High performance Python techniques and paradigms
Contents
High performance Python techniques and paradigms¶
Python is a language that I find is easy to learn, but difficult to master. These notes are part of my ongoing task of becoming as proficient at this language as I can.
Table of Contents¶
Advanced collections¶
Beyond lists, tuples and dicts, python also has several other built-in collections with their own uses and applications.
collections.ChainMap¶
Useful for combining multiple dictionary mappings. When searching for a variable in the current scope, python first searches locals(), then globals(), and finally builtins. Commonly, the search pattern could be implemented
import builtins
mappings = globals(), locals(), vars(builtins)
for mapping in mappings:
for key in mapping:
if key in mapping:
value = mapping[key]
break
else: # only triggers if for loop not exited through break
raise NameError(f'name {key} is not defined')
However, since Python3.3, a more elegant solution is to use collections.ChainMap
import builtins
import collections
mappings = collections.ChainMap(globals(), locals(), vars(builtins))
value = mappings[key]
collections.Counter¶
The Counter is an excellent way of keeping track of the occurrences of an element
import collections
counter = collections.Counter('abbcd')
for k in 'abbcd':
print(f'Count for {k}: {counter[k]}')

#### Data provided
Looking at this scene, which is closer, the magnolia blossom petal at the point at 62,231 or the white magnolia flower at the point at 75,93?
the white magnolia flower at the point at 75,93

#### Exercise brief
Could you continue the Python performance notes from their final line, the Counter loop that prints each letter's count?

#### Task result
It uses heapq implementations for obtaining the most common elements, and as such scales beautifully even with large number of elements
import math
import collections
counter = collections.Counter()
for i in range(100000):
counter[math.sqrt(i) // 25] += 1
for key, count in counter.most_common(5):
print(f'{key} : {count}')
It also is able to use more complex operations, such as addition, subtraction, intersection, and unions, similar to set
import collections
def print_counter(expression, counter):
sorted_characters = sorted(counter.elements())
print(expression, ''.join(sorted_characters))
eggs = collections.Counter('eggs')
spam = collections.Counter('spam')
print_counter('eggs:', eggs)
# eggs: eggs
print_counter('eggs & spam:', eggs & spam)
# eggs & spam: s
print_counter('eggs - smap:', eggs - spam)
# eggs - smap: egg
print_counter('eggs + spam:', eggs + spam)
# eggs + spam: aeggmpss
print_counter('eggs | spam:', eggs | spam)
# eggs | spam: aeggmps
collections.deque¶
Double Ended Queue, or deque, is a very low-level collection, equivalent to a double linked list; every item in the list points to the next and the previous, with the list reference pointing to both the first and last elements. Thus, adding and subtracting elements from either side of the deque is an O(1) operation
import collections
queue = collections.deque()
queue.append(1)
queue.append(2)
print(queue) # deque([1, 2])
queue.pop() # 2
queue.popleft() # 1
queue.popleft() # IndexError: pop from an empty deque
The deque also implements maxlen as a kwarg. Consider the example
import collections
looper = collections.deque(maxlen=2)
for i in range(5):
looper.append(i)
print(looper)
# deque([0], maxlen=2)
# deque([0, 1], maxlen=2)
# deque([1, 2], maxlen=2)
# deque([2, 3], maxlen=2)
# deque([3, 4], maxlen=2)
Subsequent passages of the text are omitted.